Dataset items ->
☆ ☆ ☆ ☆

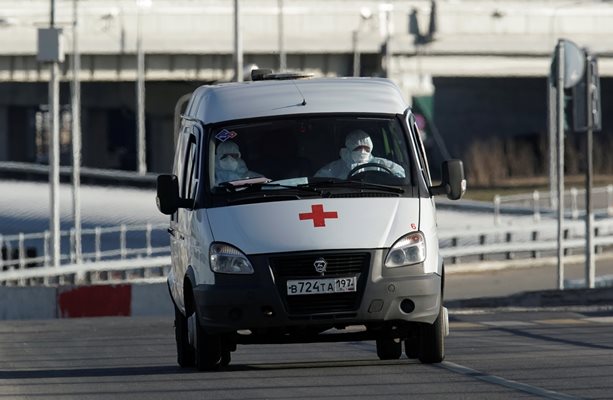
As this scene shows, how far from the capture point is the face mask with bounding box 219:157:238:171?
14.5 meters

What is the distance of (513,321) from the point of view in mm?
21688

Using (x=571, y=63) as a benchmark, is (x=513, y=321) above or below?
below

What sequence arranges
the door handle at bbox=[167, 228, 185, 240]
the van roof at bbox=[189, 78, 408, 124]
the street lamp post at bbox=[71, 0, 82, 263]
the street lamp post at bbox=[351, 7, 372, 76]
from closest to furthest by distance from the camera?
the van roof at bbox=[189, 78, 408, 124]
the door handle at bbox=[167, 228, 185, 240]
the street lamp post at bbox=[71, 0, 82, 263]
the street lamp post at bbox=[351, 7, 372, 76]

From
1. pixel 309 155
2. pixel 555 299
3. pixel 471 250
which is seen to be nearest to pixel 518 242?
pixel 471 250

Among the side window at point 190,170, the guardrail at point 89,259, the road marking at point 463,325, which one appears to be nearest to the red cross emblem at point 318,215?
the side window at point 190,170

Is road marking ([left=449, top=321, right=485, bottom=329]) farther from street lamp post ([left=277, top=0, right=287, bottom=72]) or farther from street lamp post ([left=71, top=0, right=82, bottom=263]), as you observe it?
street lamp post ([left=277, top=0, right=287, bottom=72])

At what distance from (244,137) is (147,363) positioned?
2615 millimetres

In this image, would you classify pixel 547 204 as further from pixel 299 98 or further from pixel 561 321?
pixel 299 98

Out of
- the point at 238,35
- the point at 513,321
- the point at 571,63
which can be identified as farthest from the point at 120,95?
the point at 513,321

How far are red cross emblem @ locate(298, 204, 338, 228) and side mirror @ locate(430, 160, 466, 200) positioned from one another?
1113mm

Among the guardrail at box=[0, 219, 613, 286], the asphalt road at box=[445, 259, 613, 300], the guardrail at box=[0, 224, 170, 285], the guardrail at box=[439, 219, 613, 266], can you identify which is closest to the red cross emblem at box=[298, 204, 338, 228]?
the asphalt road at box=[445, 259, 613, 300]

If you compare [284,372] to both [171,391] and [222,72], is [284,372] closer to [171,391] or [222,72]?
[171,391]

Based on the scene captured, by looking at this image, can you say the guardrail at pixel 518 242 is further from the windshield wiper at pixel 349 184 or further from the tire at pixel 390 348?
the windshield wiper at pixel 349 184

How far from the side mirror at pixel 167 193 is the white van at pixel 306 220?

☆ ☆ ☆ ☆

Task prompt ->
Please copy out all the entries above verbatim, leaving the pictures out of your answer.

Written reply ->
As this scene shows, how far from the capture point is the face mask with bounding box 219:157:238:171?
14.5 meters

What is the distance of (513,321) from the point of view in mm?
21688

Using (x=571, y=63) as a benchmark, is (x=513, y=321) above or below?
below

What sequence arranges
the door handle at bbox=[167, 228, 185, 240]
the van roof at bbox=[189, 78, 408, 124]
the street lamp post at bbox=[71, 0, 82, 263]
the street lamp post at bbox=[351, 7, 372, 76]
from closest to furthest by distance from the camera?
the van roof at bbox=[189, 78, 408, 124]
the door handle at bbox=[167, 228, 185, 240]
the street lamp post at bbox=[71, 0, 82, 263]
the street lamp post at bbox=[351, 7, 372, 76]

From
1. pixel 309 155
2. pixel 555 299
3. pixel 471 250
which is seen to be nearest to pixel 518 242?
pixel 471 250

Among the side window at point 190,170, the guardrail at point 89,259, the road marking at point 463,325, which one appears to be nearest to the red cross emblem at point 318,215?
the side window at point 190,170

Is road marking ([left=449, top=321, right=485, bottom=329]) farther from street lamp post ([left=277, top=0, right=287, bottom=72]) or farther from street lamp post ([left=71, top=0, right=82, bottom=263]), as you observe it?
street lamp post ([left=277, top=0, right=287, bottom=72])

At what distance from (244,137) is (147,363) positioned?
2615 millimetres

In this image, would you classify pixel 547 204 as further from pixel 299 98 or further from pixel 561 321?
pixel 299 98

Out of
- the point at 238,35
- the point at 513,321
- the point at 571,63
which can be identified as farthest from the point at 120,95?
the point at 513,321

How far are red cross emblem @ locate(298, 204, 338, 228) and side mirror @ locate(430, 160, 466, 200) positioned from one another?
1113mm

Among the guardrail at box=[0, 219, 613, 286], the asphalt road at box=[445, 259, 613, 300], the guardrail at box=[0, 224, 170, 285], the guardrail at box=[439, 219, 613, 266], can you identify which is closest to the red cross emblem at box=[298, 204, 338, 228]?
the asphalt road at box=[445, 259, 613, 300]

If you compare [284,372] to both [171,391] and [222,72], is [284,372] closer to [171,391] or [222,72]?
[171,391]

Based on the scene captured, by looking at this image, can you say the guardrail at pixel 518 242 is further from the windshield wiper at pixel 349 184 or further from the tire at pixel 390 348?
the windshield wiper at pixel 349 184

How far from the side mirror at pixel 167 193 is the white van at pixel 306 220?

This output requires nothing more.